**Problem requirements**
Please return every line of the listing. Keep each one exact.

------ Record set

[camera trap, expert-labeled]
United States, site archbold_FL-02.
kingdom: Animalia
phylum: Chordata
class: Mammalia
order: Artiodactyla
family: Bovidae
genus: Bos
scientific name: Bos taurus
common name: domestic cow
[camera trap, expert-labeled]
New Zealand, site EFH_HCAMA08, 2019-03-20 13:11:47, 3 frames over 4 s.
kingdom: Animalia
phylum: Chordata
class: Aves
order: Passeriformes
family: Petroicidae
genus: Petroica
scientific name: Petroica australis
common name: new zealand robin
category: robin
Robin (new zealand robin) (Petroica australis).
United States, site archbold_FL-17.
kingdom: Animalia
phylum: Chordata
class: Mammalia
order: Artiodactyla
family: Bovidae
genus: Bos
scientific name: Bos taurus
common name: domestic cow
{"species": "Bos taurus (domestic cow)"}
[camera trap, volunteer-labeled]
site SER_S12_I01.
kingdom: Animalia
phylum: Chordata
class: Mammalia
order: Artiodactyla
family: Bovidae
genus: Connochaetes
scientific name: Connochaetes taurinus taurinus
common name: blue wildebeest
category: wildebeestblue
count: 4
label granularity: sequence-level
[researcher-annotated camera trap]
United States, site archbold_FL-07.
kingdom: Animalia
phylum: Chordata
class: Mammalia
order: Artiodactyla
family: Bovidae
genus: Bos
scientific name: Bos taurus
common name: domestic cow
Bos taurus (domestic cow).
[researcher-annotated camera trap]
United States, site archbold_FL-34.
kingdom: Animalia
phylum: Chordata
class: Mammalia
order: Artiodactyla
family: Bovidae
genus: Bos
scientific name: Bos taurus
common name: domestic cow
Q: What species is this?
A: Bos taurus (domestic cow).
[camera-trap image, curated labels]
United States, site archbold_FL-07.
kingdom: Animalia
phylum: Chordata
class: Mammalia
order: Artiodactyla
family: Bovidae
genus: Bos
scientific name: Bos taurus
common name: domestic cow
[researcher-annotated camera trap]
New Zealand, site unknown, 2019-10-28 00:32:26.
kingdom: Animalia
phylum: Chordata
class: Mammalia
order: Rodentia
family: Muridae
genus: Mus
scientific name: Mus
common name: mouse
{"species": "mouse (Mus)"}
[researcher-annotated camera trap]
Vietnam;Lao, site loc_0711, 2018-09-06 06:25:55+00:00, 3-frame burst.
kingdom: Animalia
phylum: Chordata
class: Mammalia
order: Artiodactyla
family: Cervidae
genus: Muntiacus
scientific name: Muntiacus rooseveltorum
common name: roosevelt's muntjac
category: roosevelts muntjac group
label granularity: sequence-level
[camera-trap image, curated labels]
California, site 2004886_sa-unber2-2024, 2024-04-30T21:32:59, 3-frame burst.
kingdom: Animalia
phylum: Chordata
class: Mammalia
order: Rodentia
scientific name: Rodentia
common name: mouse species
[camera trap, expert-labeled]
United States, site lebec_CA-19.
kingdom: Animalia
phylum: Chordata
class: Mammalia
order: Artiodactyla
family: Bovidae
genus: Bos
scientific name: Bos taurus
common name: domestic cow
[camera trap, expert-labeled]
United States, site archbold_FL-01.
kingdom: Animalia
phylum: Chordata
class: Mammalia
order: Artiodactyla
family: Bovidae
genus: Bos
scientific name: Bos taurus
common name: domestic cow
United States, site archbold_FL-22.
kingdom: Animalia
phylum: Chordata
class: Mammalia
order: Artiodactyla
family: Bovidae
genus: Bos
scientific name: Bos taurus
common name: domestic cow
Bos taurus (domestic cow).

------------

**Finished exercise**
[camera trap, expert-labeled]
United States, site archbold_FL-02.
kingdom: Animalia
phylum: Chordata
class: Mammalia
order: Artiodactyla
family: Bovidae
genus: Bos
scientific name: Bos taurus
common name: domestic cow
[camera trap, expert-labeled]
New Zealand, site EFH_HCAMA08, 2019-03-20 13:11:47, 3 frames over 4 s.
kingdom: Animalia
phylum: Chordata
class: Aves
order: Passeriformes
family: Petroicidae
genus: Petroica
scientific name: Petroica australis
common name: new zealand robin
category: robin
Robin (new zealand robin) (Petroica australis).
United States, site archbold_FL-17.
kingdom: Animalia
phylum: Chordata
class: Mammalia
order: Artiodactyla
family: Bovidae
genus: Bos
scientific name: Bos taurus
common name: domestic cow
{"species": "Bos taurus (domestic cow)"}
[camera trap, volunteer-labeled]
site SER_S12_I01.
kingdom: Animalia
phylum: Chordata
class: Mammalia
order: Artiodactyla
family: Bovidae
genus: Connochaetes
scientific name: Connochaetes taurinus taurinus
common name: blue wildebeest
category: wildebeestblue
count: 4
label granularity: sequence-level
[researcher-annotated camera trap]
United States, site archbold_FL-07.
kingdom: Animalia
phylum: Chordata
class: Mammalia
order: Artiodactyla
family: Bovidae
genus: Bos
scientific name: Bos taurus
common name: domestic cow
Bos taurus (domestic cow).
[researcher-annotated camera trap]
United States, site archbold_FL-34.
kingdom: Animalia
phylum: Chordata
class: Mammalia
order: Artiodactyla
family: Bovidae
genus: Bos
scientific name: Bos taurus
common name: domestic cow
Q: What species is this?
A: Bos taurus (domestic cow).
[camera-trap image, curated labels]
United States, site archbold_FL-07.
kingdom: Animalia
phylum: Chordata
class: Mammalia
order: Artiodactyla
family: Bovidae
genus: Bos
scientific name: Bos taurus
common name: domestic cow
[researcher-annotated camera trap]
New Zealand, site unknown, 2019-10-28 00:32:26.
kingdom: Animalia
phylum: Chordata
class: Mammalia
order: Rodentia
family: Muridae
genus: Mus
scientific name: Mus
common name: mouse
{"species": "mouse (Mus)"}
[researcher-annotated camera trap]
Vietnam;Lao, site loc_0711, 2018-09-06 06:25:55+00:00, 3-frame burst.
kingdom: Animalia
phylum: Chordata
class: Mammalia
order: Artiodactyla
family: Cervidae
genus: Muntiacus
scientific name: Muntiacus rooseveltorum
common name: roosevelt's muntjac
category: roosevelts muntjac group
label granularity: sequence-level
[camera-trap image, curated labels]
California, site 2004886_sa-unber2-2024, 2024-04-30T21:32:59, 3-frame burst.
kingdom: Animalia
phylum: Chordata
class: Mammalia
order: Rodentia
scientific name: Rodentia
common name: mouse species
[camera trap, expert-labeled]
United States, site lebec_CA-19.
kingdom: Animalia
phylum: Chordata
class: Mammalia
order: Artiodactyla
family: Bovidae
genus: Bos
scientific name: Bos taurus
common name: domestic cow
[camera trap, expert-labeled]
United States, site archbold_FL-01.
kingdom: Animalia
phylum: Chordata
class: Mammalia
order: Artiodactyla
family: Bovidae
genus: Bos
scientific name: Bos taurus
common name: domestic cow
United States, site archbold_FL-22.
kingdom: Animalia
phylum: Chordata
class: Mammalia
order: Artiodactyla
family: Bovidae
genus: Bos
scientific name: Bos taurus
common name: domestic cow
Bos taurus (domestic cow).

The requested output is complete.